Перевод Максим Бондарев
Редактор Сергей Яцков
Официантка
New Yorker (19 мая 2014)
«Эй, милая, отличная попка», — говорит таксист с печальными глазами, сидящий за стойкой ночной закусочной, набивая пончиком небритые дряблые щеки. Официантка сверлит его взглядом. Ей опротивело, что на неё пялятся или даже смотрят с омерзением, всякий раз, когда она нагибается, чтобы взять тряпку для мытья посуды. «Если бы козел сюда заявился, они бы и на козла пялились и говорили бы те же самые глупости», — жалуется она старой нищенке возле кассы, которой она предложила бесплатную миску горячего супа. «Мне это надоело. Хотела бы я, чтобы никто не мог на меня даже взглянуть». Старая нищенка, оказавшись переодетой феей-крёстной, в благодарность за суп, исполняет официантке её желание подняв ложку словно волшебную палочку. И поэтому, теперь, когда официантка пытается вручить таксисту чек, голова его резко поворачивается на бычьей шее.
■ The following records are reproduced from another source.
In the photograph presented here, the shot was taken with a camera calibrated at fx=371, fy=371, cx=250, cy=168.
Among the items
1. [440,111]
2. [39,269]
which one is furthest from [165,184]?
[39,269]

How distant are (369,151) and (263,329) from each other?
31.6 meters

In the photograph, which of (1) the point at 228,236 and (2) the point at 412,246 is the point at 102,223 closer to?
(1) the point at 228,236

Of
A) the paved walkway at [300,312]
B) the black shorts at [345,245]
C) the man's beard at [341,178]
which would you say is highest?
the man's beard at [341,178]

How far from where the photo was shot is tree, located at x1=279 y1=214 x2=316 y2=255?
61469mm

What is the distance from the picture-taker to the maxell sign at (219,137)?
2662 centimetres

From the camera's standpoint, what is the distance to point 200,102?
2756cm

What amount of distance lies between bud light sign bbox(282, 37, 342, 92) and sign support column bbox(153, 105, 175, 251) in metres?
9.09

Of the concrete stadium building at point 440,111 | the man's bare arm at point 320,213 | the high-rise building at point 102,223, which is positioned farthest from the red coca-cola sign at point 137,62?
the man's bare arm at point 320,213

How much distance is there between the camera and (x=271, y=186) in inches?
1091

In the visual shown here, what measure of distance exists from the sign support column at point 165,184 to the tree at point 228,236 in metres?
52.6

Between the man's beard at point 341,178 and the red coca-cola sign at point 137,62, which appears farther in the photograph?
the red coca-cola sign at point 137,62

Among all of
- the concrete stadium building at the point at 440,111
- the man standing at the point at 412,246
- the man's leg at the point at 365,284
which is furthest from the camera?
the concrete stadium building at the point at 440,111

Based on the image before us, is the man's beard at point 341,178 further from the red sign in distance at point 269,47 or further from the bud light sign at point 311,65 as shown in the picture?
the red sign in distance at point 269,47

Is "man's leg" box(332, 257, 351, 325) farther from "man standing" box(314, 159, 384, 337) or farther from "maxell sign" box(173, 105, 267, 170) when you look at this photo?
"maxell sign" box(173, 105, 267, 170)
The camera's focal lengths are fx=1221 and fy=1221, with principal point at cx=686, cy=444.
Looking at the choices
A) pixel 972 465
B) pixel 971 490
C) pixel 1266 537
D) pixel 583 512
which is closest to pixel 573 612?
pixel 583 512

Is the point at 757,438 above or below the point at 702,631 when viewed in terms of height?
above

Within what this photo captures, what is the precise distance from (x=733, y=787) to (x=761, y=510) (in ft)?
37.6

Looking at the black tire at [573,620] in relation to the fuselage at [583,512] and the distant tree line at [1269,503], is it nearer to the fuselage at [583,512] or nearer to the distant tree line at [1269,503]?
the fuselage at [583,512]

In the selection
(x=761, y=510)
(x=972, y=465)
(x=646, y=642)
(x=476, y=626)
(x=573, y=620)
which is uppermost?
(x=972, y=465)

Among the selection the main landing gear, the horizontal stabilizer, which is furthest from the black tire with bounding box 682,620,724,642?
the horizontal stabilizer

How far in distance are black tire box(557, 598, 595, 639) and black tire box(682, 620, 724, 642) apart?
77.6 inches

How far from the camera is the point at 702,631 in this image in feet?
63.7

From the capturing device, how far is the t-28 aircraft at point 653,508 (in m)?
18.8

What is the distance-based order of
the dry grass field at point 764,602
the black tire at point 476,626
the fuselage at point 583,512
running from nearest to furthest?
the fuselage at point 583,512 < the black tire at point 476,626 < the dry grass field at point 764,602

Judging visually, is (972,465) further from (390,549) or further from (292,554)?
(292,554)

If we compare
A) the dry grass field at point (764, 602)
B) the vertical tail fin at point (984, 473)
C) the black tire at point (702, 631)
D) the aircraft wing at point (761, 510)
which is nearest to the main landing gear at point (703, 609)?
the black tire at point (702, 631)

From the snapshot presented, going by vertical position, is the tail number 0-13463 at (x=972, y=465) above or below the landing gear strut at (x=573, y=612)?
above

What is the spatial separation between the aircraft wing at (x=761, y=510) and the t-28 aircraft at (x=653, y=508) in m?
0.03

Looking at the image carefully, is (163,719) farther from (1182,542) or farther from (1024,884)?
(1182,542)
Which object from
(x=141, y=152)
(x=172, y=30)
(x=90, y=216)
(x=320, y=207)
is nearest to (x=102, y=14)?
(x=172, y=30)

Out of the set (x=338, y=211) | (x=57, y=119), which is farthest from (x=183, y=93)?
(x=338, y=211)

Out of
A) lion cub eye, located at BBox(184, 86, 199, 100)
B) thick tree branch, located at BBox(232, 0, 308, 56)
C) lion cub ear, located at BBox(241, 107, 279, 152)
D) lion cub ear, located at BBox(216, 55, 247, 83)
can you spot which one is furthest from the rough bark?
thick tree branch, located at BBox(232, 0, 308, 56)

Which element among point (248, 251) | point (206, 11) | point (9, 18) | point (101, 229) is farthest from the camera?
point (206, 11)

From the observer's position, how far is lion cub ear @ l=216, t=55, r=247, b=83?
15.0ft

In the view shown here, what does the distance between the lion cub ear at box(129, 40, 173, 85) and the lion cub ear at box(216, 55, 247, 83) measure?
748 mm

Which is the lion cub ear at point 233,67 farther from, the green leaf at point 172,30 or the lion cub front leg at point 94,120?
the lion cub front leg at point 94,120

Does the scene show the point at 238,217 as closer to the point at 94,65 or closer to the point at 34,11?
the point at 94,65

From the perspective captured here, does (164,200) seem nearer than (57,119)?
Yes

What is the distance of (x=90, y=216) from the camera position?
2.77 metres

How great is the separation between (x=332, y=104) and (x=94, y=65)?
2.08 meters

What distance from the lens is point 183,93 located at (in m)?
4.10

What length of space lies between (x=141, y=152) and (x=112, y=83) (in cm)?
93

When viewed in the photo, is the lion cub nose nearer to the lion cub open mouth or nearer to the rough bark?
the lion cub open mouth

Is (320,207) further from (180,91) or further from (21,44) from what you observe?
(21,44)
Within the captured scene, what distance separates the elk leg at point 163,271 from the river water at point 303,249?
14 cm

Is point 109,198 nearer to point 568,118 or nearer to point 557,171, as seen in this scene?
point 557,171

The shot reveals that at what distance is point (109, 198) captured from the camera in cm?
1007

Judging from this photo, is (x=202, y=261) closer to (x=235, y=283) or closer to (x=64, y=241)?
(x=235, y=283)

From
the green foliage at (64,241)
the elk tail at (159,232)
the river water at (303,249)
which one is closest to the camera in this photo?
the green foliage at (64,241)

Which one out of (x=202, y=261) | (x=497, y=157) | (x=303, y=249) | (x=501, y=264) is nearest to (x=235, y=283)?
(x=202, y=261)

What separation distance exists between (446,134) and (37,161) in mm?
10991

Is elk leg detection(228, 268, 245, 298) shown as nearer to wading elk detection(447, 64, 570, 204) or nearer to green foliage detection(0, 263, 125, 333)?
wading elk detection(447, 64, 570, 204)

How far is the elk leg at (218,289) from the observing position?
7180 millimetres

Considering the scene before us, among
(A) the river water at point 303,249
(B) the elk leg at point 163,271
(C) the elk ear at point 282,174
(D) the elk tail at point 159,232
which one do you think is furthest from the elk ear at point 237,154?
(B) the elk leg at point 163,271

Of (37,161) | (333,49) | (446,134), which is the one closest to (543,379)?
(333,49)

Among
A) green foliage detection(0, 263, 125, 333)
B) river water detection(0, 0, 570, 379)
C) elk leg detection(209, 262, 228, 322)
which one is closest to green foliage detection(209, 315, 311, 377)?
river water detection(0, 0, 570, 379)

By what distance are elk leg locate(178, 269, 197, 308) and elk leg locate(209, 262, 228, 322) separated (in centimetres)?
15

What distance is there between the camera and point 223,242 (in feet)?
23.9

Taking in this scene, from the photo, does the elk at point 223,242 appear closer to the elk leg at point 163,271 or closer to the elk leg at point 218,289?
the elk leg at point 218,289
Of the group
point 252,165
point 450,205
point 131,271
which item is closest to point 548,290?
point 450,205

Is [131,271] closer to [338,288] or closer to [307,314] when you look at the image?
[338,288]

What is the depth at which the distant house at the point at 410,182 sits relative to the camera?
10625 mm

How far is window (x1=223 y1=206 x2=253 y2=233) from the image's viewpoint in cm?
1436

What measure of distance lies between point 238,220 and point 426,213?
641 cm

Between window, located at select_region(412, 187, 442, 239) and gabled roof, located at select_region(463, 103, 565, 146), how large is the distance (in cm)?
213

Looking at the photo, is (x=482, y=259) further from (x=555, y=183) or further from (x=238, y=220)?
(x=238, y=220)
Он что, отказывается платить? Официантка пытается попасть в поле его зрения, но его голова быстро поворачивается в противоположную сторону. «Боже мой, как больно», — хнычет он. Она ищет взглядом старую нищенку, но бабуля уже куда-то пропала.
С тех пор люди отворачиваются от неё — они просто не могут ничего с собой поделать. Хрусь, хрусь, хрусь — отворачиваются их головы когда она проходит мимо. Иногда они издают тоненькие поскуливающие звуки, что лишь сильнее забавляет её. Она любит прогуляться по оживленным универмагам, по городским паркам, и вокзалам в час пик, наблюдая за тем, как головы отворачиваются хоровыми волнами. Иногда, просто чтобы развлечься, она снимает с себя одежду, вспоминая своё волнение в детстве когда раздевалась перед окном своей спальни, но, увидев своё отражение в витрине магазина (манекены смотрят холодно, прямо на неё), она понимает, что выглядит как глупая толстая дура и бросает это занятие.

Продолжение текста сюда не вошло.